Elenco riportato ::

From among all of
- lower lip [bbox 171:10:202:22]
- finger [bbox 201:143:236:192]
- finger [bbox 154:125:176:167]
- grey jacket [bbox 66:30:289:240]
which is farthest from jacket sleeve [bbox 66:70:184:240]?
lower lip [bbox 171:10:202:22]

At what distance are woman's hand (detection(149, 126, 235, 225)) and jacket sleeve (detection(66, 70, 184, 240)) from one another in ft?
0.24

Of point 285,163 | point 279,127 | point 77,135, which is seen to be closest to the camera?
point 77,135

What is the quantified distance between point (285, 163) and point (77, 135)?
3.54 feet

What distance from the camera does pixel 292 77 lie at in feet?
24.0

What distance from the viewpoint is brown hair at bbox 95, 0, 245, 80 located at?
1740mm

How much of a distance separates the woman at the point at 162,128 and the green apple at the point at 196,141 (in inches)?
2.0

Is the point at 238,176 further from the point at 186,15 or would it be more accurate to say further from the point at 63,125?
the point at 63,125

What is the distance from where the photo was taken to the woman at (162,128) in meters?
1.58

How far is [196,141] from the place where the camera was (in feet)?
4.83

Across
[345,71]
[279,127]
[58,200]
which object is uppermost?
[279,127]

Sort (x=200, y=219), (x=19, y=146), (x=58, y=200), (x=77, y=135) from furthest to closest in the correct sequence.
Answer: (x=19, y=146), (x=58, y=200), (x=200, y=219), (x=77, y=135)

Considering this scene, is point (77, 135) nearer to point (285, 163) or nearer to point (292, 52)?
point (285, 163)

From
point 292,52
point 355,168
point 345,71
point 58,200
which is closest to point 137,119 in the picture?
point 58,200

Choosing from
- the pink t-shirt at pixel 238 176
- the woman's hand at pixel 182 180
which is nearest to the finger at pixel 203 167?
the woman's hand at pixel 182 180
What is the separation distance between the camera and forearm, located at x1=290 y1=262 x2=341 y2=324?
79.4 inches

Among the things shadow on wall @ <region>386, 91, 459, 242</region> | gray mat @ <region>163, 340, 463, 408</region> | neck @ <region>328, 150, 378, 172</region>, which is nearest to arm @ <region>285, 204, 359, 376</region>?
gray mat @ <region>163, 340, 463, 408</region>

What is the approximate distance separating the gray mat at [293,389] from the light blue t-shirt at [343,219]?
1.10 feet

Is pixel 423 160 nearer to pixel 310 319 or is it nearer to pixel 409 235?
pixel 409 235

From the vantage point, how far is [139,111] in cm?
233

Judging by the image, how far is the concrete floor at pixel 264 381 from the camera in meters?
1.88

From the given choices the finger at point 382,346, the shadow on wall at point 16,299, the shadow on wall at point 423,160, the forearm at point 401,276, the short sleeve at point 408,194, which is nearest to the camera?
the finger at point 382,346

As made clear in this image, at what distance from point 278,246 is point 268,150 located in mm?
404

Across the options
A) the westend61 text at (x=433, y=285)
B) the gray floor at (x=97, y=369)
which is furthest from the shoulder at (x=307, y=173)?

Consegna ::
Modifica le righe dell'elenco che vanno dalla riga con "Choosing from" alla riga con "79.4 inches": sostituisci "pink" con "red" e riscrivile lasciando invariato tutto il resto.

Esercizio svolto ::
Choosing from
- the red t-shirt at pixel 238 176
- the woman's hand at pixel 182 180
which is nearest to the finger at pixel 203 167?
the woman's hand at pixel 182 180
What is the separation distance between the camera and forearm, located at x1=290 y1=262 x2=341 y2=324?
79.4 inches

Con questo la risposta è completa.